Lindbergh's Turbulent Flight Through Sky-High Fame


By A. Scott Berg


640 pp., $30

Nothing in Charles A. Lindbergh's early life marked him as special. Born in Detroit, he spent most of his youth shuttling between Minnesota and Washington D.C., where his father was a congressman. He made no lasting friends in high school and did not show much academic promise. In fact, he flunked out of the University of Wisconsin.

In 1922, he enrolled in a flight-training program at the Nebraska Aircraft Corporation in hopes of landing a job that would pay $500 a month. Five years later, after making the first solo flight from New York to Paris, he was the most famous man in the world.

A. Scott Berg, who has previously chronicled the lives of Maxwell Perkins and Samuel Goldwyn, has written a superb biography of Lindbergh's extraordinary life. While other biographies have been written about "The Lone Eagle," this is the most complete account, since Berg was the first author to be given unrestricted access to the papers of Charles and his wife, Anne Morrow Lindbergh. Both kept extensive diaries and records - roughly 2,000 boxes worth of raw material in various libraries. Ultimately, it took Berg eight years to finish the book.

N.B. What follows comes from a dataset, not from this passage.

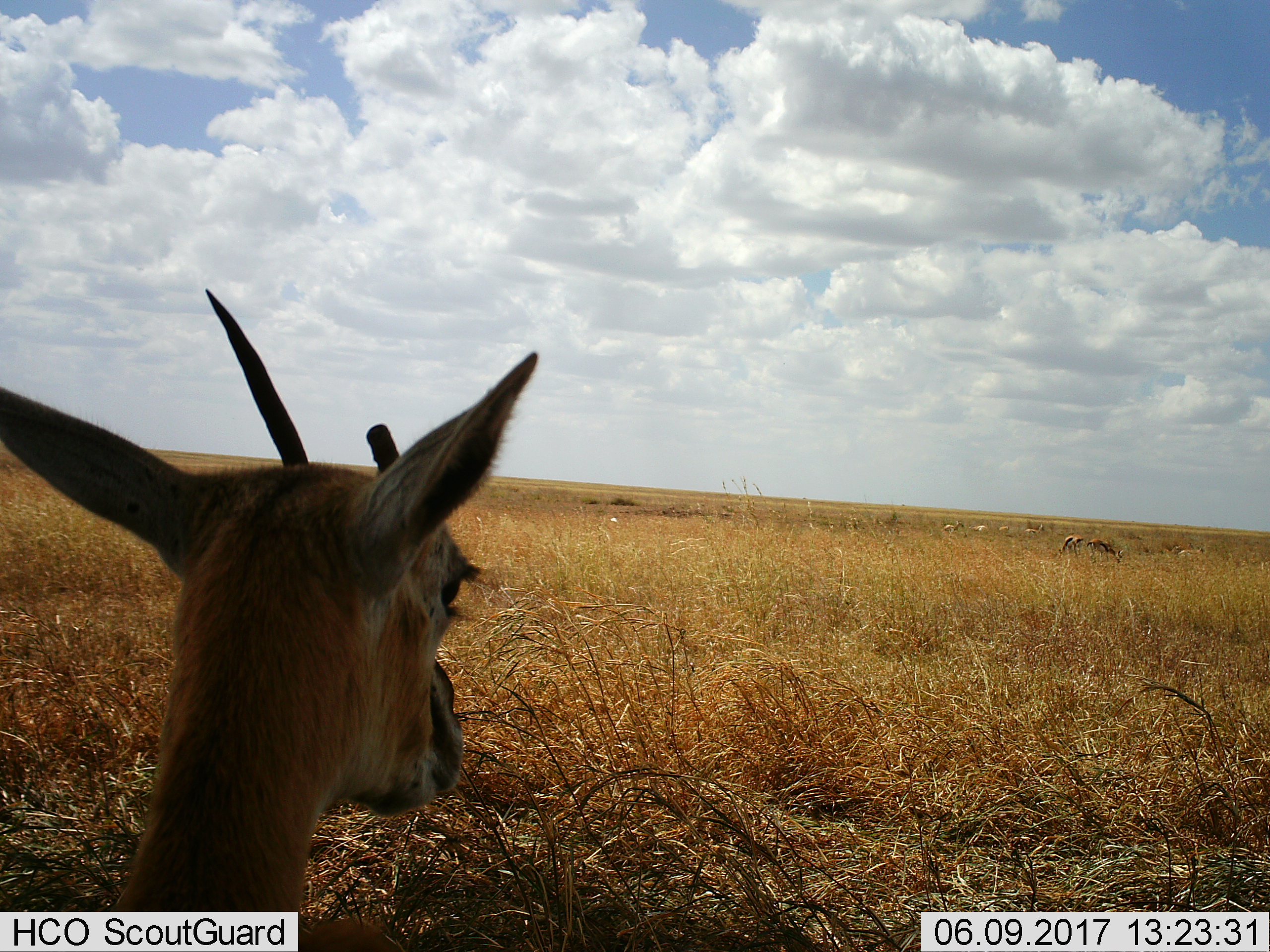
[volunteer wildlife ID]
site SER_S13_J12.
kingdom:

Aside from the voluminous materials, this was a long project because Lindbergh packed so much into his life. He is an icon, of course, because of the stunning personal bravery and mechanical skill that carried him across the Atlantic.

A few years later, he and his wife were seared into the public consciousness following the kidnapping and murder of their young son. The two events made Lindbergh the world's first media superstar. Eventually, the media attention became unbearable - one photographer pried open their son's casket for a picture - and they fled the country.

But Lindbergh's life was rich and accomplished in many other ways. In archeology, for example, he located and photographed a number of Mayan ruins in the Yucatan peninsula that were previously unknown. He was instrumental in the development of commercial aviation - indeed, so compelling was his name that, for many years, Trans World Airline billed itself as "The Lindbergh Line."

In medicine, he developed a device that made it possible for a human organ to live outside the body. In science, he secured funding for an obscure scientist named Robert Goddard to experiment with rockets. He flew 50 missions as a fighter pilot in the World War II and shot down a Japanese warplane.

Later in life, he became an ardent environmentalist and lent his name to many conservation causes around the globe. In his spare time, Lindbergh wrote several books, one of which, the story of his famous flight, won the Pulitzer Prize.

Less successfully, Lindbergh dabbled in international politics. He supported the America First Movement, which sought to keep the United States out of World War II and was suspected of having pro-Nazi sympathies.

At the same time, his comments led to charges of anti-Semitism. The record is complex, but Berg concludes that while Lindbergh was not a sympathizer, his own views about Jews were probably consistent with the anti-Semitic attitudes held by many Americans at that point in history.

Nor was Lindbergh's marriage a storybook romance. While Anne and Charles enjoyed periods of great happiness, he was emotionally distant, personally rigid, and peripatetic. Anne had an extramarital affair that lasted several years and considered ending the marriage. Berg suggests that Charles also had an affair. Eventually, they spent long periods of time apart.

If there is a constant theme that runs through Lindbergh's life, it is the emotional distance he maintained from family and friends alike.

While willing to go anywhere or do anything to advance the causes he championed, Lindbergh seems to have been incapable of becoming emotionally close to another human being.

Anne noted in her diaries that she never saw him cry - even after their son's kidnapping. In short, "The Lone Eagle" was an appropriate nickname for multiple reasons.

This is, quite simply, a wonderful book. Berg admires Lindbergh but is scrupulously evenhanded in his assessment. Thoroughly researched and superbly written, the book is detailed, but it never seems too long. Indeed, the reader is drawn forward by the prose. Few biographies have a "couldn't put it down quality," but this one does.

There is an even more compelling reason to read "Lindbergh." In our media obsessed age, the distinction between true heroism and mere celebrity is easily blurred. Berg's careful biography makes clear that, while he had some personal failings, Charles Lindbergh was the real thing.

* Terry W. Hartle is a senior vice president of the American Council on Education and lives in Alexandria, Va.